Sometime in the next four months, the Supreme Court is expected to issue a ruling determining in part whether corporations can deny their employees benefits based on religious liberty protections.
At issue is a provision in the Affordable Care Act requiring for-profit businesses that offer health insurance to include coverage for contraceptive care. Religious groups, rallying behind the owners of the Hobby Lobby chain of craft stores, challenged that provision, arguing that it violated the right of Christian business owners to practice their religion.
In part this is the logical outcome of the push on the right to be more permissive of discrimination in the private sector, which Bream eloquently laid out by shouting “America” and “freedom.”
In 2010, Rand Paul came under fire for saying that he objected to laws that prohibited businesses from discriminating. “I think it's bad business to exclude anybody from your restaurant,” he said, “but, at the same time, I do believe in private ownership.” Paul expressed general support for the Civil Rights Act of 1964, but lamented the fact that it extended to private businesses, a core piece of the legislation. The market, Paul argued, would take care of businesses that chose to discriminate.
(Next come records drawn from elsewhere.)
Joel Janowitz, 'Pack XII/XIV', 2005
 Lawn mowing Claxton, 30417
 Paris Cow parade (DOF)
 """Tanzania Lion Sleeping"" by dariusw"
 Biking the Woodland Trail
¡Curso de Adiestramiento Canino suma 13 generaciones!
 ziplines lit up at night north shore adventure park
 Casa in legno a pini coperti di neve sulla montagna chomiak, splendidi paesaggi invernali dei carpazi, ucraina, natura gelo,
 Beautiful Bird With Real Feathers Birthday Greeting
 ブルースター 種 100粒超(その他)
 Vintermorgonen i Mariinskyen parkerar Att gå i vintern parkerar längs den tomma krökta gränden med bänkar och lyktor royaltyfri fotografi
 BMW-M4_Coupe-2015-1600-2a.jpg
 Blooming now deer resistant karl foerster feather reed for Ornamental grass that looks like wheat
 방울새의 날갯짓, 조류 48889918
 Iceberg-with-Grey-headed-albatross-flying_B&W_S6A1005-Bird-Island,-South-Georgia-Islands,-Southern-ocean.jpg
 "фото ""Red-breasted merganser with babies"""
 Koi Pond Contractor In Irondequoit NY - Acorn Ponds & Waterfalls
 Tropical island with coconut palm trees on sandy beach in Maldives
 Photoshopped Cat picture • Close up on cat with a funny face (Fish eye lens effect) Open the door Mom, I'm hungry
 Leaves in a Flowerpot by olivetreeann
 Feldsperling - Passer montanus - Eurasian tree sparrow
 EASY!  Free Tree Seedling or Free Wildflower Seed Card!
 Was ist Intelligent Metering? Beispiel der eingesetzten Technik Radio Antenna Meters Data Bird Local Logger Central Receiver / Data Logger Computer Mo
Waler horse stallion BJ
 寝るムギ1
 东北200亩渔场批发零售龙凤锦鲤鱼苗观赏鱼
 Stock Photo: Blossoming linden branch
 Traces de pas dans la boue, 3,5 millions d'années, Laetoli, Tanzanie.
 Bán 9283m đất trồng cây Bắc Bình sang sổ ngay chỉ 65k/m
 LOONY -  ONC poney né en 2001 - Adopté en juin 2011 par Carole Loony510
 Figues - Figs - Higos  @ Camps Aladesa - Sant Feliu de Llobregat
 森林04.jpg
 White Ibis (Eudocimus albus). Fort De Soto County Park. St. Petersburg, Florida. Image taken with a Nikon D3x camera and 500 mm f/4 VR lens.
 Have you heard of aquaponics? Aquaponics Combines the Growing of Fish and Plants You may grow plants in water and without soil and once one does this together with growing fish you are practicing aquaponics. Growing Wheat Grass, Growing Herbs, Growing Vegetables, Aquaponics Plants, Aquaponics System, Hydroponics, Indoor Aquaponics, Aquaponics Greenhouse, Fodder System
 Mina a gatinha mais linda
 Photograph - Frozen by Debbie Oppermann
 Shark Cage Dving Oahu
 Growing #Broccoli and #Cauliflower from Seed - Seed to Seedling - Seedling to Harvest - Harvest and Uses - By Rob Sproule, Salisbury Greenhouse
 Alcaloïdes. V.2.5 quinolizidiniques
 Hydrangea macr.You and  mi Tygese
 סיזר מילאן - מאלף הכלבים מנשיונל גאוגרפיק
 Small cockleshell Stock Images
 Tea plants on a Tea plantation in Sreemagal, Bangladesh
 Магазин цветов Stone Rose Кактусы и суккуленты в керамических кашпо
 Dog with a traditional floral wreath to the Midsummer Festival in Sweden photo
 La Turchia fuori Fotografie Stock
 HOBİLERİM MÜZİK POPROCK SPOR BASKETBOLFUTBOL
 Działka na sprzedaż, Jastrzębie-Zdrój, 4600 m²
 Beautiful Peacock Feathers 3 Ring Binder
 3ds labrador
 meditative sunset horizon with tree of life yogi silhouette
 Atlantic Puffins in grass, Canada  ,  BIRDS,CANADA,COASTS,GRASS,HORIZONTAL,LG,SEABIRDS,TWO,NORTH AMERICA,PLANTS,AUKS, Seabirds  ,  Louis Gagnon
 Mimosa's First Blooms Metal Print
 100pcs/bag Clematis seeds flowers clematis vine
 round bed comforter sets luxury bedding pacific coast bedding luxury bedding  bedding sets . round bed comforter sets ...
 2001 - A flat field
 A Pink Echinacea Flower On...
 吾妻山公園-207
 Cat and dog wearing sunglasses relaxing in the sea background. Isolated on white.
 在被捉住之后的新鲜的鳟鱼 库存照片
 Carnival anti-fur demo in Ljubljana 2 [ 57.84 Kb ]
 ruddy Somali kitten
While Paul was excoriated for his remarks, they were embraced on the right. Fox Business host John Stossel bragged that he would “go further” than Paul, calling for a partial repeal of the Civil Rights Act and give businesses the right to discriminate:
Because private businesses ought to get to discriminate. And I won't ever go to a place that's racist, and I will tell everybody else not to and I'll speak against them. But it should be their right to be racist.
That hypothesis, that private businesses should have the right to discriminate and be punished by the marketplace, has played out in recent days in the debate over an anti-gay bill in Arizona that would have made it easier for businesses to discriminate against gay customers.
That fight came after months of Fox News pushing anecdotes about Christian business owners under siege by laws the kept them from forcing their religious views onto employees and customers.
After Arizona Gov. Jan Brewer vetoed the anti-gay bill, the right jumped at the opportunity to portray Christian business owners as victims who were being denied the right to discriminate.
“Jan Brewer, the governor of Arizona, vetoed religious freedom,” Rush Limbaugh opined on his radio show. “And, naturally, Democrats and their media allies are cheering. Even some Republicans are praising Arizona. Meanwhile, our founding fathers more than likely are spinning in their graves at about 400 rpm.”
The night Brewer vetoed the bill, Ilya Shapiro, a senior fellow at the libertarian Cato Institute, argued in support of the right for businesses to discriminate on MSNBC's All In: “But in terms of private businesses doing it on their own, I think they should have the freedom and individuals should have the freedom to associate how they want.”
It's a point Rand Paul and John Stossel were making in 2010. It's a point that opponents of the Civil Rights Act have been making for 50 years. And it's a chilling reality that it's once again a prominent aspect of public debate.